Turning Drowning Students into Christ-Centered Laborers
On the college campus, with increasing frequency, we’re seeing upperclassmen leaders in our ministry struggling to keep their heads above water. Unable to personally thrive, they are completely unable to love and serve others. These are not average students – these are Bible study leaders who we’ve been discipling for a couple years.
Author and pastor Mark Sayers explains this same phenomena in his church in Australia:
“Thirty years ago we thought about people coming into a church and we had an assumption that they’ve got some basic functionality in their lives. Then we realised there’s a group who were coming in who were broken – maybe they had substance abuse, mental health challenges. But now I’d say it’s overwhelming – 90 per cent of people coming in need formation…Many struggle to have a conversation and they’re overwhelmed with social anxiety. So I think there’s a place for the Church to offer formational life skills, as part of the discipleship journey. It’s almost like we get to help people rebuild from the bottom up.”

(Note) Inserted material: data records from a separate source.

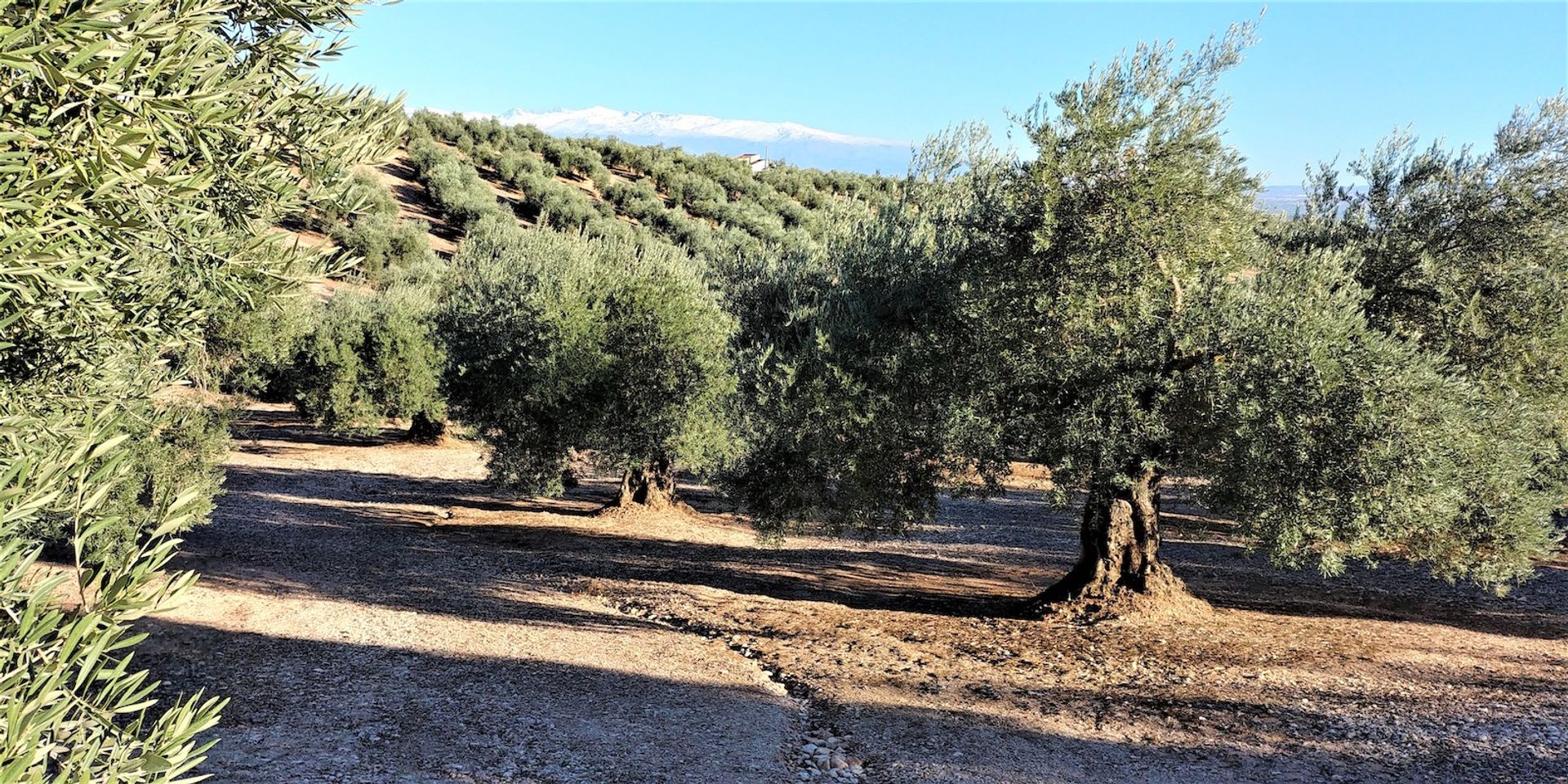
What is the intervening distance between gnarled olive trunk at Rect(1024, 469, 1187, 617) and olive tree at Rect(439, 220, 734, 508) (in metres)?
8.91

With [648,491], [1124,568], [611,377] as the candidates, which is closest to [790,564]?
[611,377]

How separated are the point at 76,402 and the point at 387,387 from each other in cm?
3071

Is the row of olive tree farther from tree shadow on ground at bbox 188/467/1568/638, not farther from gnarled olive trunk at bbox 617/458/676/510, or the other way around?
gnarled olive trunk at bbox 617/458/676/510

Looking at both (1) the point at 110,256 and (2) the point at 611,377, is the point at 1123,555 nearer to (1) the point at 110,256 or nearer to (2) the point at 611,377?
(2) the point at 611,377

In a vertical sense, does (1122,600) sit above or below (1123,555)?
below

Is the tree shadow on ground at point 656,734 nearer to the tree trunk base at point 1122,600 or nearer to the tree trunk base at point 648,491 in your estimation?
the tree trunk base at point 1122,600

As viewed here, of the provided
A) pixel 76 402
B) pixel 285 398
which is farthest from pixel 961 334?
pixel 285 398

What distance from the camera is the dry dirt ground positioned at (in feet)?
30.8

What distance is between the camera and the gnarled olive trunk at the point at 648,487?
79.9 feet

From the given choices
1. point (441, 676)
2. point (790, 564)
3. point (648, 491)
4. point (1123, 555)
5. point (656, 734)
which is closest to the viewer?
point (656, 734)

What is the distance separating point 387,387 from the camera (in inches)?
1315

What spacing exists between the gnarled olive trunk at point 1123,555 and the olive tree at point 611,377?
29.2 feet

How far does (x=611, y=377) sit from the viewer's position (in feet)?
67.7

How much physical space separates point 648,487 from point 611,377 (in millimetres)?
4992
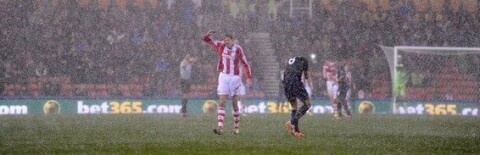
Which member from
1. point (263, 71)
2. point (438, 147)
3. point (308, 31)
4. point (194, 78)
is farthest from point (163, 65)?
point (438, 147)

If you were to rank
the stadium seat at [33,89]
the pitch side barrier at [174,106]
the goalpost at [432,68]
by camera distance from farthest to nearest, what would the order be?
1. the goalpost at [432,68]
2. the stadium seat at [33,89]
3. the pitch side barrier at [174,106]

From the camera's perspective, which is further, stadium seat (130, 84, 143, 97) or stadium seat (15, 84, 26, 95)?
stadium seat (130, 84, 143, 97)

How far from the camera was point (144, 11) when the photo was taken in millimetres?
47250

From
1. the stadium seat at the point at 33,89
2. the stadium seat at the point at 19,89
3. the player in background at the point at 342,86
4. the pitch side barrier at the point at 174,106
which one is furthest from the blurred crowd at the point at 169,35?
the player in background at the point at 342,86

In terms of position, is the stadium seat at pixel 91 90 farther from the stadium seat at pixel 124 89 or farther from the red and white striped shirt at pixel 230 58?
the red and white striped shirt at pixel 230 58

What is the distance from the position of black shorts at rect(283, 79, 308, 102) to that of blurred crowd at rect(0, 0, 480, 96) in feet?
71.4

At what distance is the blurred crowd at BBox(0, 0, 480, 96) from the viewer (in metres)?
42.0

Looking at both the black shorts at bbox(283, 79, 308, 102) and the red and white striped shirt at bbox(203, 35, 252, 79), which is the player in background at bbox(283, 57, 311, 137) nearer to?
the black shorts at bbox(283, 79, 308, 102)

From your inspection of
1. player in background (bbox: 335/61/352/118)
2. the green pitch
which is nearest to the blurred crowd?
player in background (bbox: 335/61/352/118)

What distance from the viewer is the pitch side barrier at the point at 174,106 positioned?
38.1 meters

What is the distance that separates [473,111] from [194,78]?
39.6 feet

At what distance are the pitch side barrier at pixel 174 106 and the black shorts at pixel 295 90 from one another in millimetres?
19057

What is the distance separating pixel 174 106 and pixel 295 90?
66.4ft

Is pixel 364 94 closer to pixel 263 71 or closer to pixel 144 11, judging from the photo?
Answer: pixel 263 71
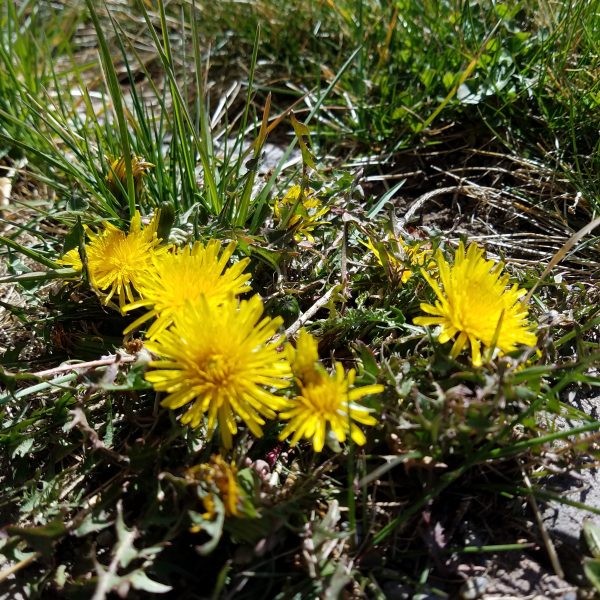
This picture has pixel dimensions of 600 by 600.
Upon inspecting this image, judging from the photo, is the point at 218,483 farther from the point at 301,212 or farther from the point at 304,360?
the point at 301,212

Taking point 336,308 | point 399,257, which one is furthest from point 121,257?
point 399,257

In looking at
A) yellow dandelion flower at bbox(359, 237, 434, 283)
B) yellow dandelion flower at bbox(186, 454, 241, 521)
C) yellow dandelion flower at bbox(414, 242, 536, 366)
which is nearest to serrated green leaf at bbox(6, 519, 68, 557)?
yellow dandelion flower at bbox(186, 454, 241, 521)

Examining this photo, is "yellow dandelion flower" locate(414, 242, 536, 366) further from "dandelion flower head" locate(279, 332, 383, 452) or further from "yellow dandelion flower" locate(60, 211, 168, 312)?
"yellow dandelion flower" locate(60, 211, 168, 312)

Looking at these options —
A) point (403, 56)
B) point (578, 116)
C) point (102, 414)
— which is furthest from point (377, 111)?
point (102, 414)

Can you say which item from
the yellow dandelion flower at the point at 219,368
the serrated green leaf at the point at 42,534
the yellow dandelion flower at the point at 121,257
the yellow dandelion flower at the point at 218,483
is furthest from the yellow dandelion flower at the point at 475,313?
the serrated green leaf at the point at 42,534

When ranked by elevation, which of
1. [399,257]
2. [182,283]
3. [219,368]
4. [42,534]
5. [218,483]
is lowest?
[42,534]

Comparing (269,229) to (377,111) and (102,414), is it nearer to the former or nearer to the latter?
(102,414)
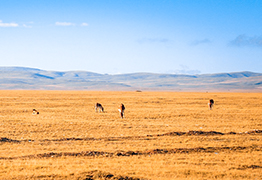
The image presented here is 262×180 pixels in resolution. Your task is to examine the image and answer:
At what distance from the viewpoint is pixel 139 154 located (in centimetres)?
1518

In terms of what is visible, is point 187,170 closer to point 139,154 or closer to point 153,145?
point 139,154

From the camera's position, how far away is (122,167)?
12734 millimetres

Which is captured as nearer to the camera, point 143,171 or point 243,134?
point 143,171

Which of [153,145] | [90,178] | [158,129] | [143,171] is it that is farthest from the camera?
[158,129]

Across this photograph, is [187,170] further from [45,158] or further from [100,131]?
[100,131]

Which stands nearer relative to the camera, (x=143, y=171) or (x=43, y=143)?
(x=143, y=171)

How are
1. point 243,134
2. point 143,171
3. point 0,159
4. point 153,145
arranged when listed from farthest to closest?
point 243,134 < point 153,145 < point 0,159 < point 143,171

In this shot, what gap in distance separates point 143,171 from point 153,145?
4.97 meters

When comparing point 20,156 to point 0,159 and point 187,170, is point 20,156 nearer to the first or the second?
point 0,159

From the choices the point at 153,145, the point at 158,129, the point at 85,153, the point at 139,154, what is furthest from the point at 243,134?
the point at 85,153

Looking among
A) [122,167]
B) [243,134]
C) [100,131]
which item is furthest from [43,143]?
[243,134]

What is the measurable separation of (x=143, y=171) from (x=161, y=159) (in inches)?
84.1

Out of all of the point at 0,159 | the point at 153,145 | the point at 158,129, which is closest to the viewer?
the point at 0,159

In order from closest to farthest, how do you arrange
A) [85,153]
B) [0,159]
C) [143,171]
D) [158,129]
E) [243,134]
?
1. [143,171]
2. [0,159]
3. [85,153]
4. [243,134]
5. [158,129]
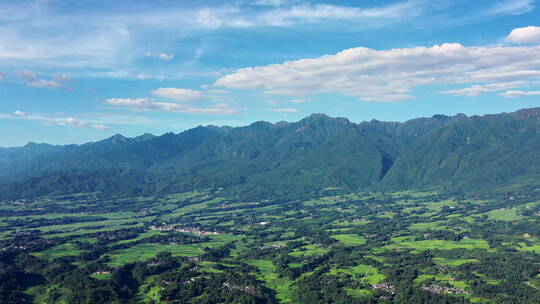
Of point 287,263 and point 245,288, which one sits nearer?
point 245,288

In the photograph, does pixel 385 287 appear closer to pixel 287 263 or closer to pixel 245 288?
pixel 245 288


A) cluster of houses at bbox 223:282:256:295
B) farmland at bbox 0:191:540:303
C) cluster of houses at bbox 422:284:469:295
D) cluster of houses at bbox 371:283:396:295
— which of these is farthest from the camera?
cluster of houses at bbox 223:282:256:295

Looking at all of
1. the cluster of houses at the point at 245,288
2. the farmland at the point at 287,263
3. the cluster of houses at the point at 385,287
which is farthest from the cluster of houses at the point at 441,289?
the cluster of houses at the point at 245,288

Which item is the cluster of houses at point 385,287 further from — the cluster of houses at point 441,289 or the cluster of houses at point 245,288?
the cluster of houses at point 245,288

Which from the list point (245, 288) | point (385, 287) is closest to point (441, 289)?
point (385, 287)

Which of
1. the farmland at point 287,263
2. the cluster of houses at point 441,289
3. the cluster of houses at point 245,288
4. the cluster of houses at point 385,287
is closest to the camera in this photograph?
the cluster of houses at point 441,289

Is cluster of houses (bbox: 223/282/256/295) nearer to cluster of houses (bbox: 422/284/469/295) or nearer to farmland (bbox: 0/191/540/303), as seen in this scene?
farmland (bbox: 0/191/540/303)

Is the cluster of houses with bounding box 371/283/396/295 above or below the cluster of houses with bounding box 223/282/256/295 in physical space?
below

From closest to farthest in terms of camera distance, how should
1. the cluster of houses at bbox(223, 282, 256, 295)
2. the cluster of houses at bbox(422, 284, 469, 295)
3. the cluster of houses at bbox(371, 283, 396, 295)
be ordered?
the cluster of houses at bbox(422, 284, 469, 295), the cluster of houses at bbox(371, 283, 396, 295), the cluster of houses at bbox(223, 282, 256, 295)

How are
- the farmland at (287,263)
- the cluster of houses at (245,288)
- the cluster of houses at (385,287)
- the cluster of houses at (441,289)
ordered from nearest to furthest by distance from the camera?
the cluster of houses at (441,289), the farmland at (287,263), the cluster of houses at (385,287), the cluster of houses at (245,288)

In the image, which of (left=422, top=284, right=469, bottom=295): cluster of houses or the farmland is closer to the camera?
(left=422, top=284, right=469, bottom=295): cluster of houses

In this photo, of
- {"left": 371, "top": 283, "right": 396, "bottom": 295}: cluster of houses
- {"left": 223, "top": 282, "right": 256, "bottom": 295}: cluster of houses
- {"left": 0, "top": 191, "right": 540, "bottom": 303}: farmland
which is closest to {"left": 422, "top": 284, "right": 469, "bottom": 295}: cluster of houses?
{"left": 0, "top": 191, "right": 540, "bottom": 303}: farmland

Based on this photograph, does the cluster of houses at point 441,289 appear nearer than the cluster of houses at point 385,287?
Yes
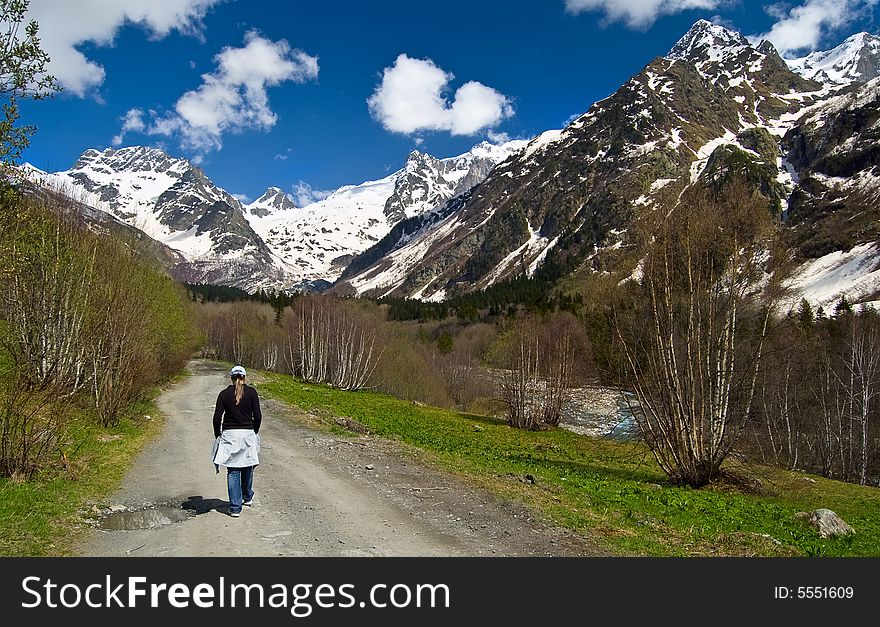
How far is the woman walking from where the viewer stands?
10.7 metres

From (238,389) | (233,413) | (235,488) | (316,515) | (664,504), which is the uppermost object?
(238,389)

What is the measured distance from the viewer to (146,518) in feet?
34.7

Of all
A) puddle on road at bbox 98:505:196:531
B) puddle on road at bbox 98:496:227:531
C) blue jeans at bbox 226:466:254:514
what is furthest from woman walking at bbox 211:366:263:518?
puddle on road at bbox 98:505:196:531

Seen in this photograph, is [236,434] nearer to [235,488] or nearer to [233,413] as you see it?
[233,413]

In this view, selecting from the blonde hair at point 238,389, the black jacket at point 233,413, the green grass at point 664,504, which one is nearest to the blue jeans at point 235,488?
the black jacket at point 233,413

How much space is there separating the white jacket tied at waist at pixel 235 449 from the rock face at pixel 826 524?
43.5ft

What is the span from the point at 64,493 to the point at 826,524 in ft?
58.2

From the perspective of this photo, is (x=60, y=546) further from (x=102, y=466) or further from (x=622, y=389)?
(x=622, y=389)

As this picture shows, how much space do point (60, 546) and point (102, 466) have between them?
690cm

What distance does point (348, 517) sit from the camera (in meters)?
10.9

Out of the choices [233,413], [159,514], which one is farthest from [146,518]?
[233,413]

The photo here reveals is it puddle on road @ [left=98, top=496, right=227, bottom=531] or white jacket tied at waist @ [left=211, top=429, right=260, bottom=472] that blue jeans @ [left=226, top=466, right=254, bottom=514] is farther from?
puddle on road @ [left=98, top=496, right=227, bottom=531]

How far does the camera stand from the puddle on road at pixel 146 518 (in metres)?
10.0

We’ve long had the luxury of assuming students were coming into college with basic adult functionality and we could start with spiritual disciplines and quickly move to a missional lifestyle. Unfortunately that is often no longer the case.
For the last couple years, on our campus we have begun to focus on helping freshmen develop these formational life skills.
Sayers’s book Reappearing Church lays out three levels of formation:
1. FORMING PATTERNS align us with the reality of how humans and God’s world work- learning the importance of diligence, of matching our words and actions, of integrating into our lives the values of delaying gratification for greater goals and being responsible for the consequences of our actions.
2. DISCIPLESHIP PATTERNS align us with God’s kingdom, creating habits and disciplines in our lives that shape us for God’s kingdom, shaping us into Christlikeness and Christlike community.
3. INFLUENCING PATTERNS align us with God’s mission in the world, forming within us patterns that spread the presence of God into the whole world. These patterns take us beyond ourselves, reconnecting us with our mandate to spread God’s presence in the world.
We’ve adapted Sayers ideas into a pyramid of formation: personal, spiritual and missional.
Like Maslow’s Hierarchy of Needs, I believe these three are sequential: the foundational needs must be met before progressing to a higher level. If a student feels like they are drowning personally it is difficult to establish spiritual disciplines and there is no way they can focus on others and live on mission. It does little good to talk about sharing the gospel with their classmates if their personal life is chaotic and exhausting, they’re not sleeping enough, spending 10 hours a day on screens, and experiencing crippling social anxiety. You’re adding weight to a crumbling foundation.
“The number one enemy of Christian spiritual formation today is exhaustion.”- The Good and Beautiful God- James Bryan Smith
Selfish self-care vs self-discipline leading to sacrificial service
This is not to say that they have to only work on (and perfect) the first level of personal formation before they can progress. As Tara Isabella Burton observed in her book Strange Rites, “because the work of ‘self-care’ is never complete, care for the other is never quite justified.”
This is not a self-care that terminates on one’s self. Godly personal formation cannot end on itself. It is going somewhere. It is Godward and others-focused self-discipline.
If we don’t help students build some personal disciplines they will remain trapped in a self-centered world of never-ending self-care. Starting with personal formation is a compassionate lifeline to a drowning student to get their head above water so they can care for ‘the other’.
I firmly believe God uses the weak and weary as his chief ambassadors of the gospel, “to show that the surpassing power belongs to God and not to us.” (II Corinthians 4:7) But I believe some basic personal habits can quickly help students move from anxious and overwhelmed to growing and able to serve.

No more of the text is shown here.